# 16'x16'  Shop built using Structural insulated panels



## solo (Mar 4, 2018)

I would have liked to added 4 more feet to the length, but time money and space, said other wise. The I-Joists are 9" and 12" on center, packed with 1"x1/4" urethane foam, I got for free when work was redoing the 1 Acre roof. The panels I picked up for 50 bucks each are 4' x 10'. I cut them in half for the two side walls. Then added 2x8's two foot high on top of them. The guy I bought these from had only enough to build this size building and this way, other wise I would have gone all the way w/ the sip's. The roof is 2x6 again packed w/the urethane foam. Super quiet inside. The glass up top is double pane low-e. I have a small AC than I only run when it's in the 90's, I have a little oil filled radiator I set on 65 for the colder months. I also have a dehumidifier I run all the time. I have a bar sink w/ a on demand hot water in the cabinet now. things have moved around a little but not the mess. 
This was a test. I wanted something before we build a new house using the SIP's. WOW. I love them. The wife came out w/the granddaughter one day upset about something. Within 15 minutes with the three of us in there, it started to get hot! (wife is hot blooded anyway) I had to turn on the AC.
I made the building to split in half to take with me when we move. A little more room would be nice in the future, but for now it's perfect for me.


----------



## pdentrem (Mar 4, 2018)

I did the same thing. I used the wall product from this company http://www.thermapan.com 
Insulated steel door and a man door, I use a 400/800 Quartz heater to bring the temperature up in the winter. If I was to build a new house or garage, this would be the way to go!


----------



## jcp (Mar 4, 2018)

Very neat, well thought out shop SOLO.  I built a SIPS panel house in 2009 using commercial panels. Panels are 8" thick clad with .032 powder coated aluminum and I used the EFIS stucco system to finish the exterior. Very economical to operate. If I were to build another I would use brick or rock on the exterior. The foam walls have hardly any sound reduction qualities.


----------



## Boswell (Mar 4, 2018)

I never heard of SIPs before this. My wife and I build our house about 35 years ago (skills saw and hammer). I designed the exterior walls to be 12" thick by building two parallel 2x4 constructed walls with 4" between them. Filled all the space with Fiberglass insulation.  It seams that a SIP is  a modern pre-fab way of doing the same thing. We called it "Super-Insulating" back then and it lives up to that name. 
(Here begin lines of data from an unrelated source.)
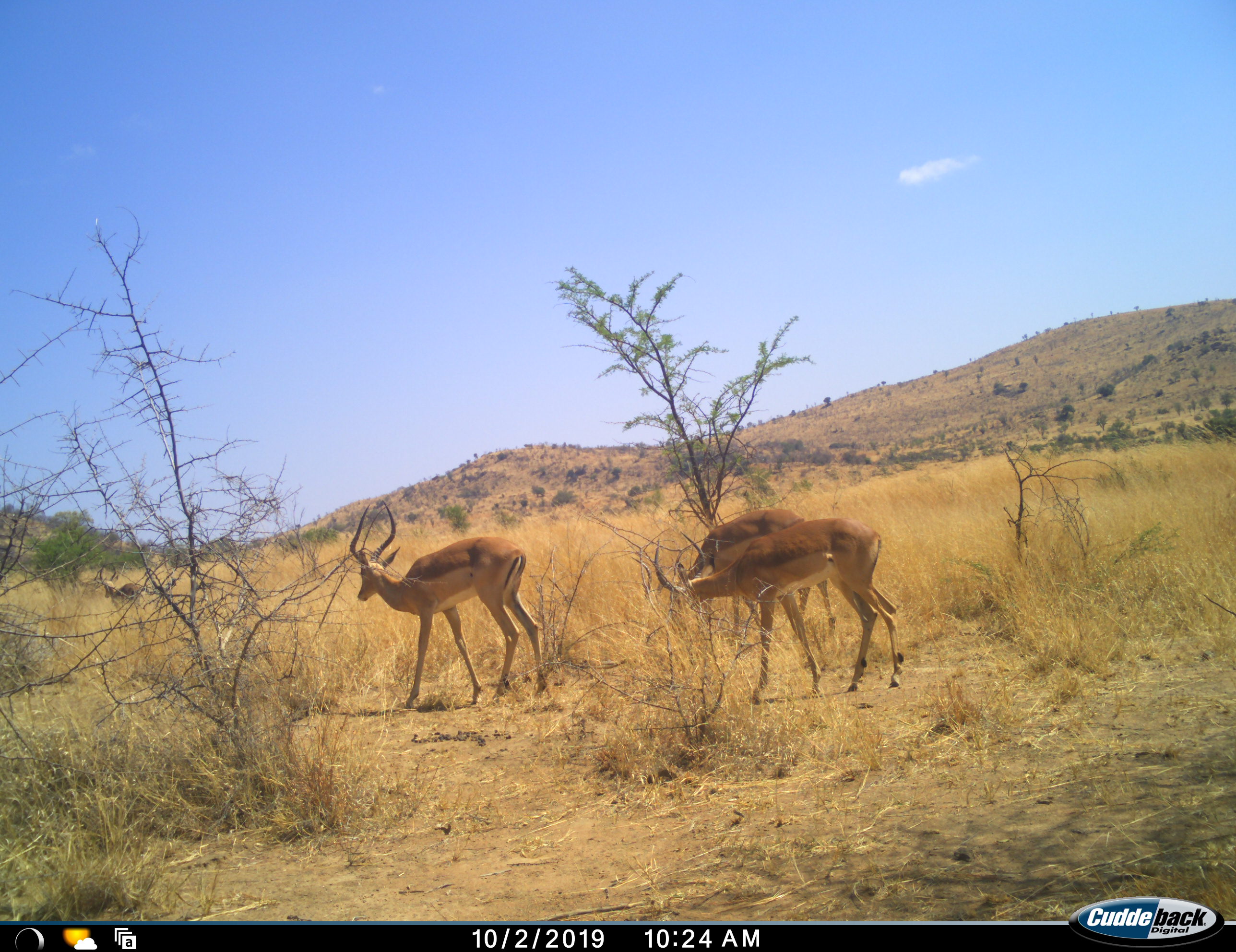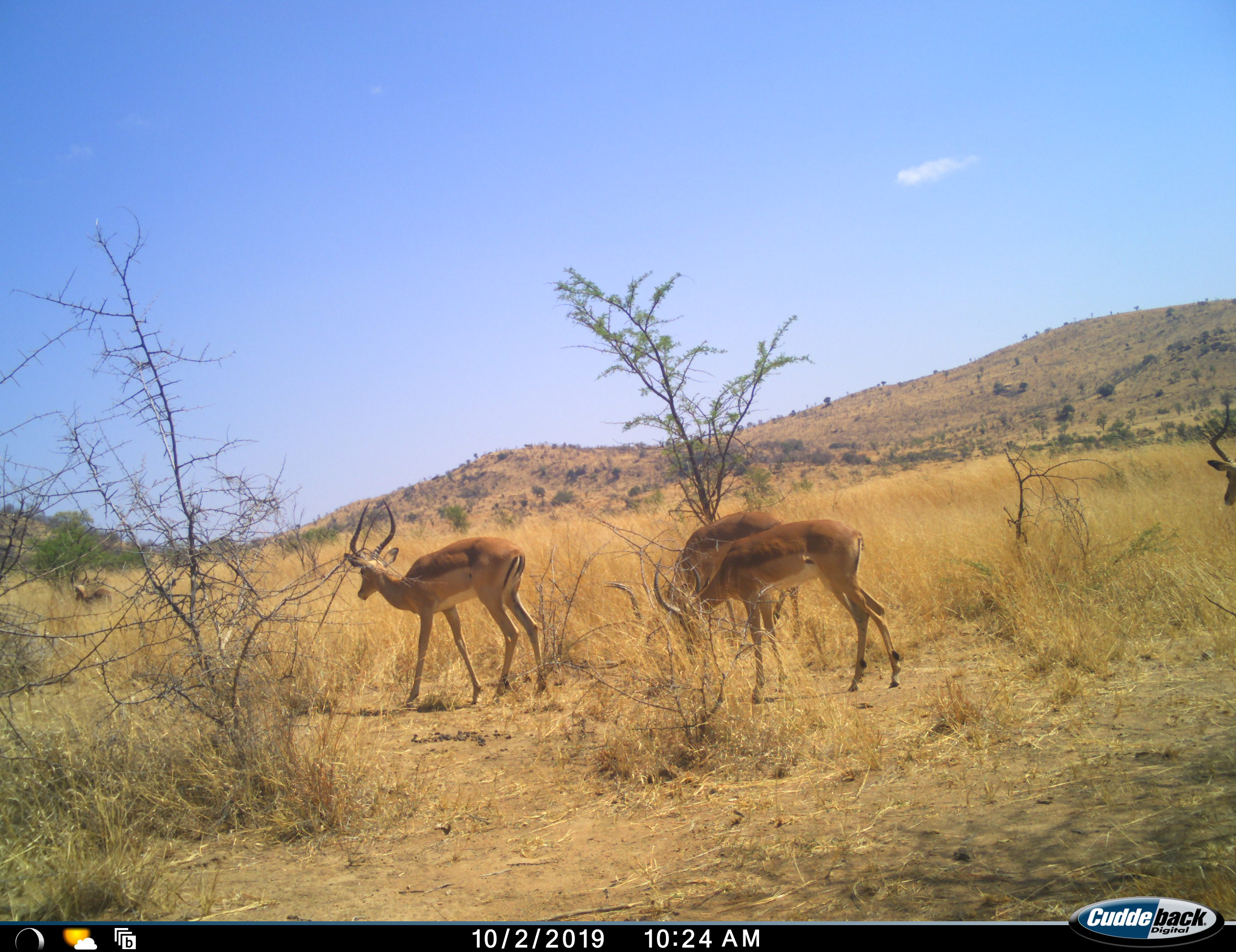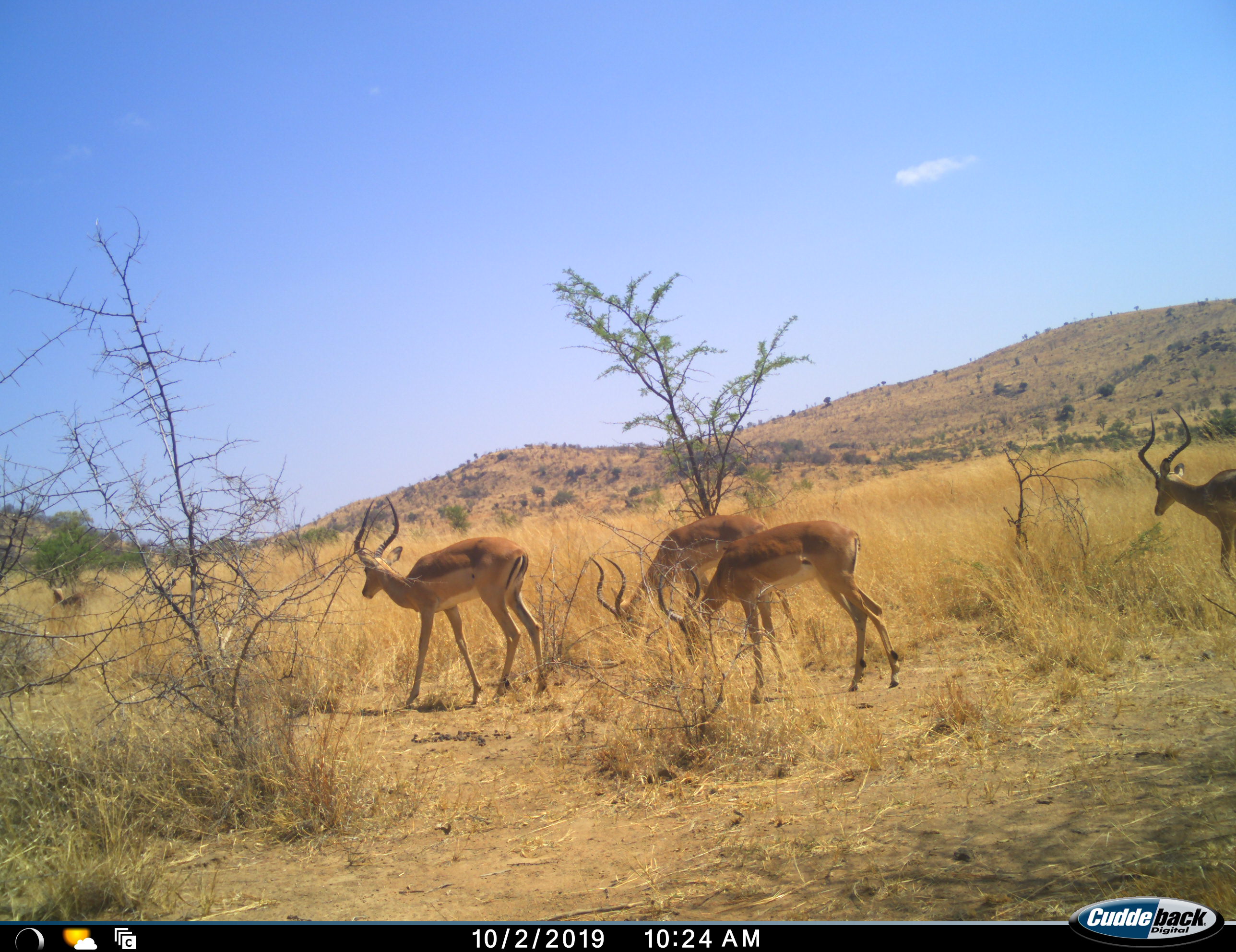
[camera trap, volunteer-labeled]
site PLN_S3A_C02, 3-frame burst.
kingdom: Animalia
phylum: Chordata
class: Mammalia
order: Artiodactyla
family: Bovidae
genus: Aepyceros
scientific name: Aepyceros melampus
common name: impala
Impala (Aepyceros melampus), count 5. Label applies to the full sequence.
Very nice shop and I like the design element that you can split it to move and presumably if you need more space, you can build a section to go between the two halves


----------



## tweinke (Mar 4, 2018)

Shop looks awesome! Should be well insulated making for a comfortable place to work.


----------



## solo (Mar 4, 2018)

Yes after working on concrete most of my life this is nice. It's getting new paint soon, we had left over red paint from the front door, and did the shop doors with it. Wow it pops. As the weather gets warmer I'll start bolting down the machines for the move. Not sure where we're going, just out of Summerville and all the traffic.  But the housing market is hot and we're almost finished with the house. We're looking around Greenville SC, Pickens county. 
 Foothills, peace and quiet. May buy something cheap for now, then when the markets drops again look at land and build, keeping the other property as a rental. But nothing is cast in stone yet.


----------



## DougD (Mar 30, 2018)

Nice set-up, looks like a thought out work flow design.  Many of us make most of the tools moveable, but planning for moving the shop in the future take that to a new level ! Impressive


----------



## solo (Mar 31, 2018)

Thank you. I got a little time today to try to organize a bit better with shelves and stock storage under the middle bench. I also have a ideal I'm working on, for the heavy indexer and vice. I'll be posting when I'm done.


----------